TEXT BLOCK →
○ ○ ○ ○ ○ ○ ○
Emerging growth company

If an emerging growth company, indicate by check mark if the registrant has elected not to use the extended transition period for complying with any new or revised financial accounting standards provided pursuant to Section 13(a) of the Exchange Act.



EXPLANATORY NOTE

On February 13, 2025, pursuant to that certain Agreement and Plan of Merger, dated as of November 21, 2024 (the “Merger Agreement”), by and among Innovid Corp., a Delaware corporation (the “Company”), Mediaocean LLC, a Delaware limited liability company (“Parent”), and Ignite Merger Sub, Inc., a Delaware corporation and wholly owned subsidiary of Parent (“Merger Sub”), Merger Sub merged with and into the Company (the “Merger”), with the Company continuing as the surviving corporation and a wholly owned subsidiary of Parent. Capitalized terms used herein but not otherwise defined have the meaning set forth in the Merger Agreement.
 
Item 1.02.
Termination of Material Definitive Agreements.
 
The information provided in the Explanatory Note of this Current Report on Form 8-K (this “Report”) is incorporated herein by reference.
 
On February 13, 2025, in connection with the consummation of the Merger, the Company repaid in full all outstanding loans, together with interest and all other amounts due in connection with such repayment, under that certain Amended and Restated Loan and Security Agreement, dated as of August 4, 2022, by and among Innovid LLC, TV Squared Inc and Silicon Valley Bank, a division of First-Citizens Bank & Trust Company, as amended by the First Loan Modification Agreement, dated as of August 2, 2023 and the Second Loan Modification Agreement, dated as of June 26, 2024 (the “Company Loan and Security Agreement”), and terminated all commitments thereunder. The termination of the Company Loan and Security Agreement became effective at the Effective Time (as defined below). A summary of the material terms of the Company Loan and Security Agreement and related matters is contained in the Company’s Periodic Report on Form 10-Q filed with the SEC on November 12, 2024.
 
In accordance with the terms of the Merger Agreement, immediately prior to the Effective Time, each of the following equity compensation plans of the Company was terminated: (i) the Innovid Corp. 2021 Omnibus Incentive Plan, (ii) the Innovid, Inc. Global Share Incentive Plan (2008), and (iii) the Innovid Corp. 2021 Employee Stock Purchase Plan, in each case, as amended and/or amended and restated from time to time.
 
Item 2.01.
Completion of Acquisition or Disposition of Assets.
 
The information provided in the Explanatory Note of this Report is incorporated herein by reference.
 
Pursuant to the terms of the Merger Agreement and as a result of the Merger, at the effective time of the Merger (the “Effective Time”), (i) each share of common stock of the Company, par value $0.0001 per share (the “Company Common Stock”), that was outstanding as of immediately prior to the Effective Time (other than Owned Company Shares or Dissenting Company Shares) was cancelled and extinguished and automatically converted into the right to receive cash in an amount equal to $3.15, without interest thereon and subject to any applicable withholding taxes (the “Per Share Price”); and (ii) each share of the Company Common Stock that was (a) held by a subsidiary of the Company, (b) owned by Parent, Merger Sub or any of their direct or indirect wholly owned subsidiaries as of immediately prior to the Effective Time, or (c) contributed to OceanKey TopCo LP (“TopCo”) pursuant to that certain contribution and exchange agreement entered into between TopCo and the Rollover Stockholder was automatically cancelled and extinguished without any conversion thereof or consideration paid therefor. Holders of Dissenting Company Shares were entitled to the right to receive payment of the appraised value of such Dissenting Company Shares in accordance with the provisions of Section 262 of the DGCL.
○ ○ ○ ○ ○ ○ ○
DATA BLOCK →
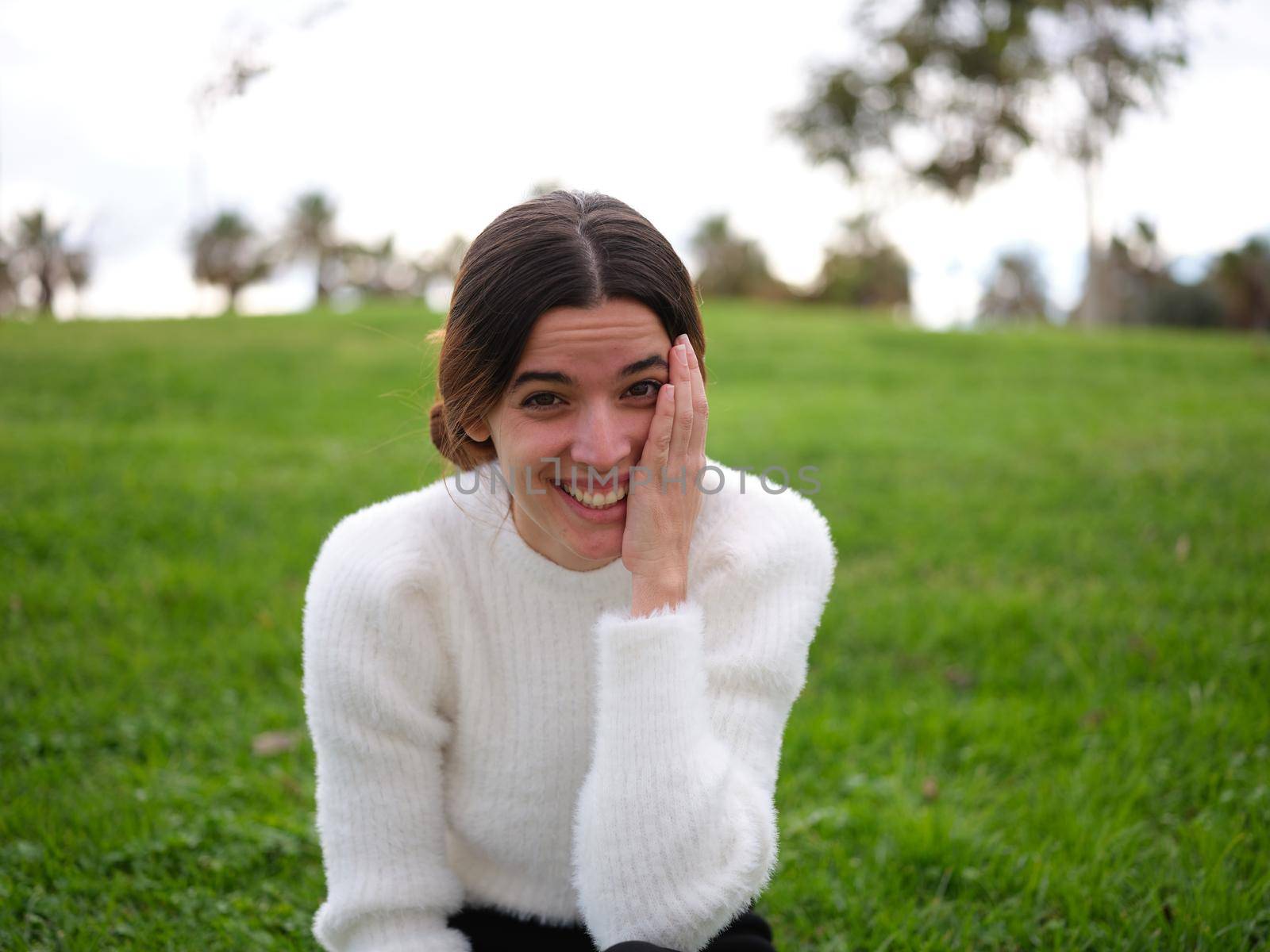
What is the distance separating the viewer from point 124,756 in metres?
○ ○ ○ ○ ○ ○ ○
WORK TO BE COMPLETED →
Quote the merger filing from "Completion of Acquisition" to "Report is incorporated herein by reference.".

SOLUTION →
Completion of Acquisition or Disposition of Assets.
 
The information provided in the Explanatory Note of this Report is incorporated herein by reference.